» Exercise: How many of the lines below have the word "site" in them? The answer is that number and nothing more.

***** Data supplied

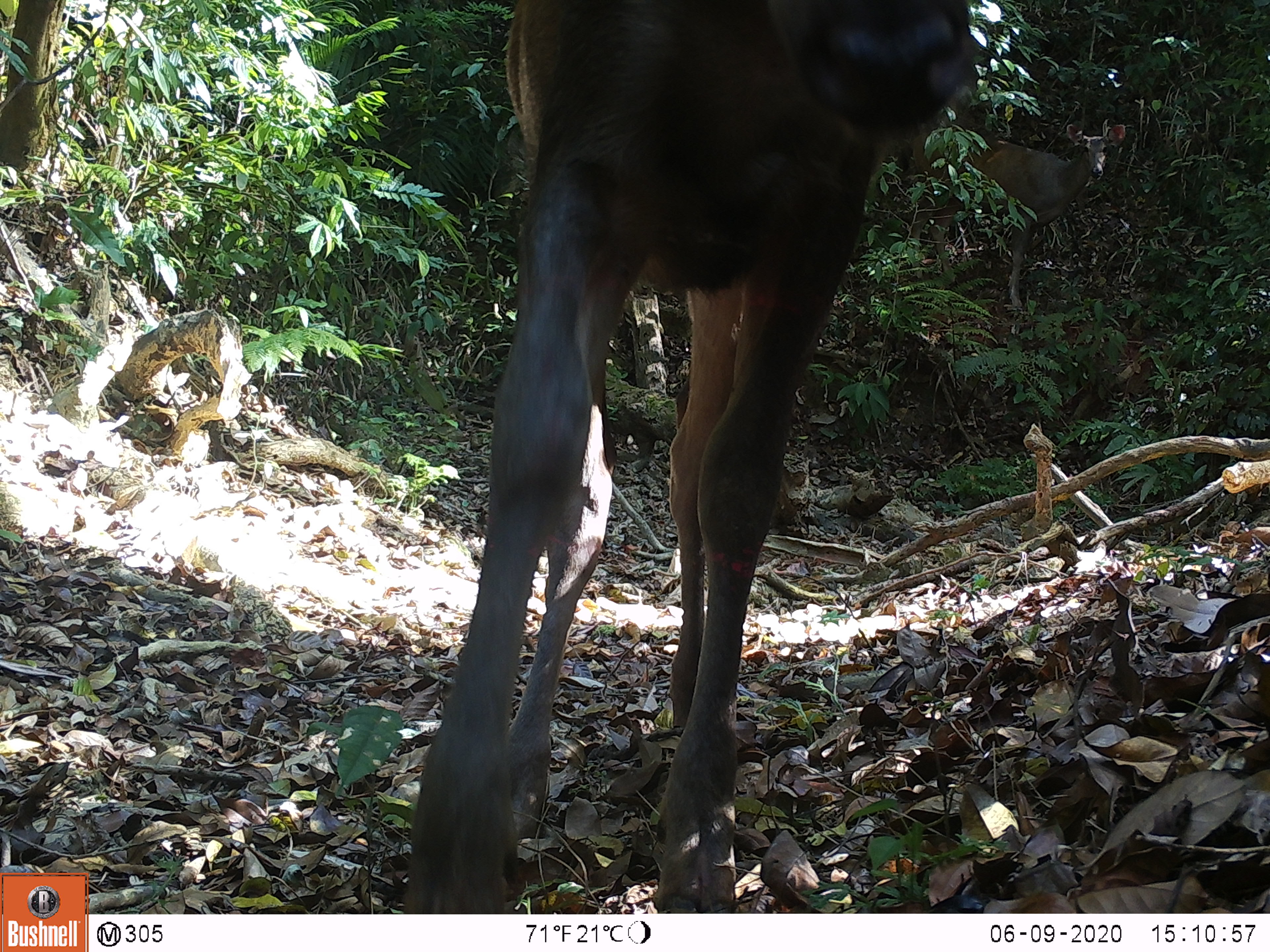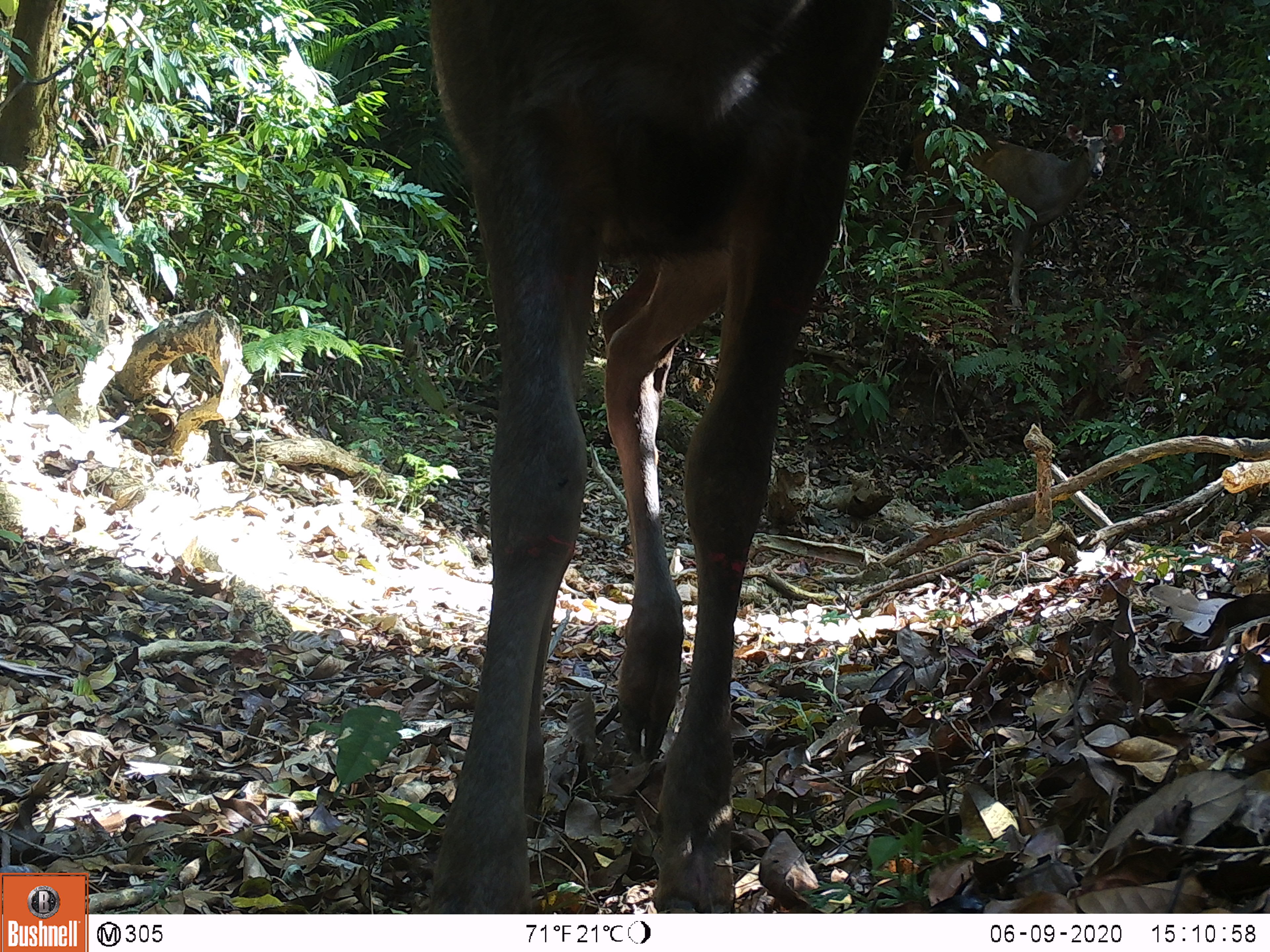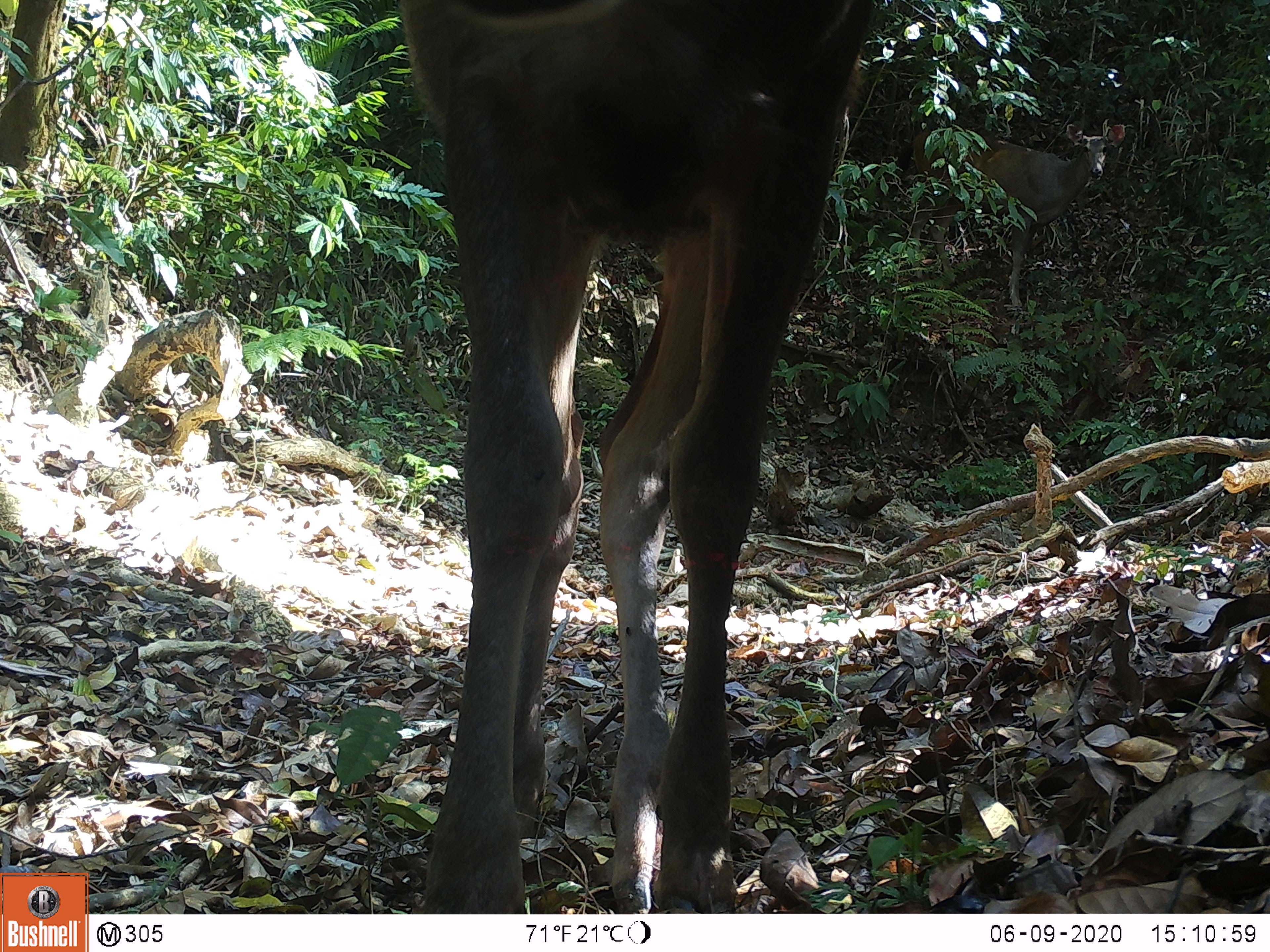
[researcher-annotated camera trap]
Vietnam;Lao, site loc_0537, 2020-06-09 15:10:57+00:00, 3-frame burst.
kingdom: Animalia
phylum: Chordata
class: Mammalia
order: Artiodactyla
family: Cervidae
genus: Rusa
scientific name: Rusa unicolor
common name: sambar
Sambar (Rusa unicolor). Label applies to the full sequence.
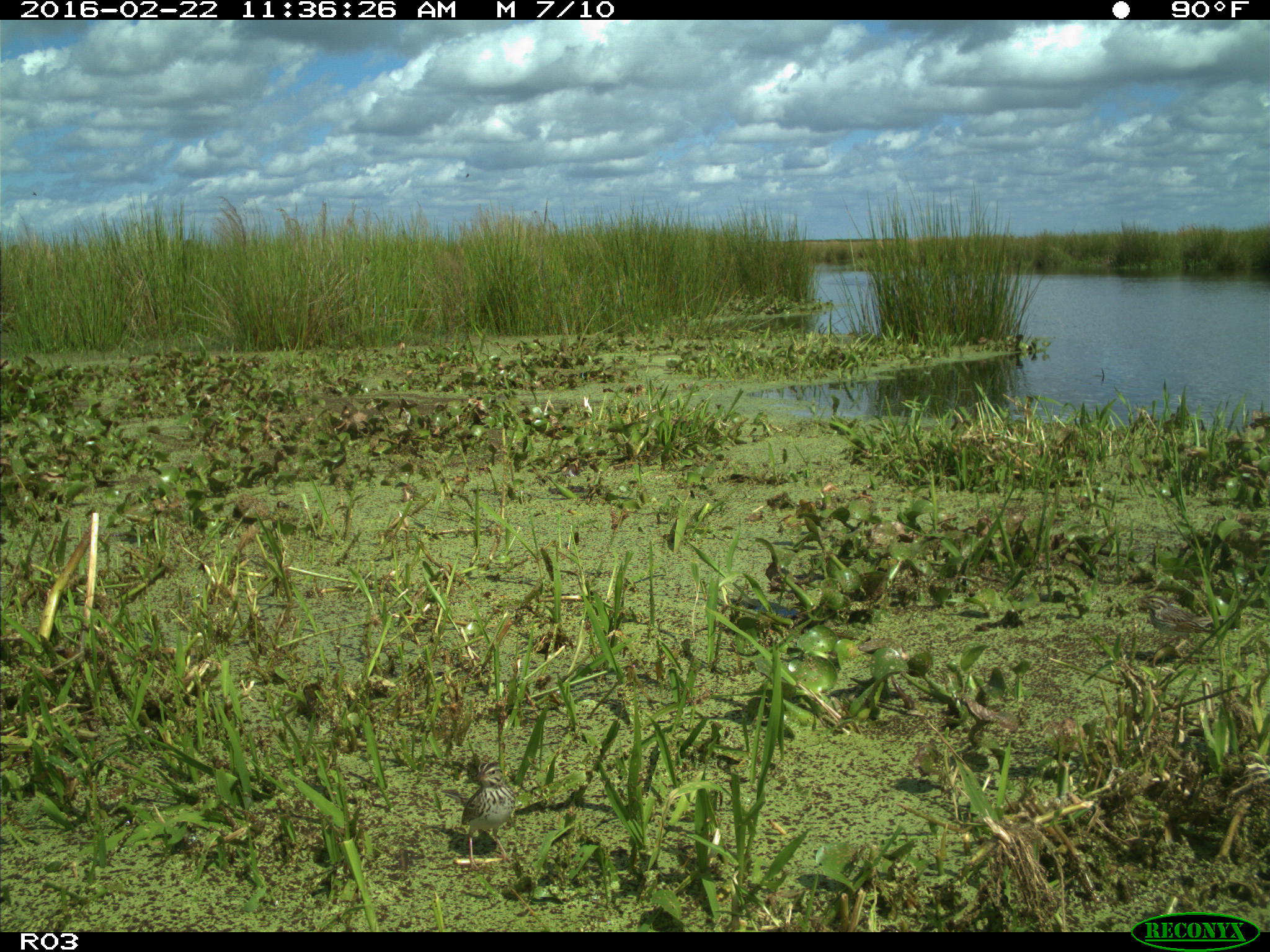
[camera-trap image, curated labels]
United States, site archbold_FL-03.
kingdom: Animalia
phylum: Chordata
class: Aves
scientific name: Aves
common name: birds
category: unidentified bird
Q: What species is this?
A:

**********

» Result: 2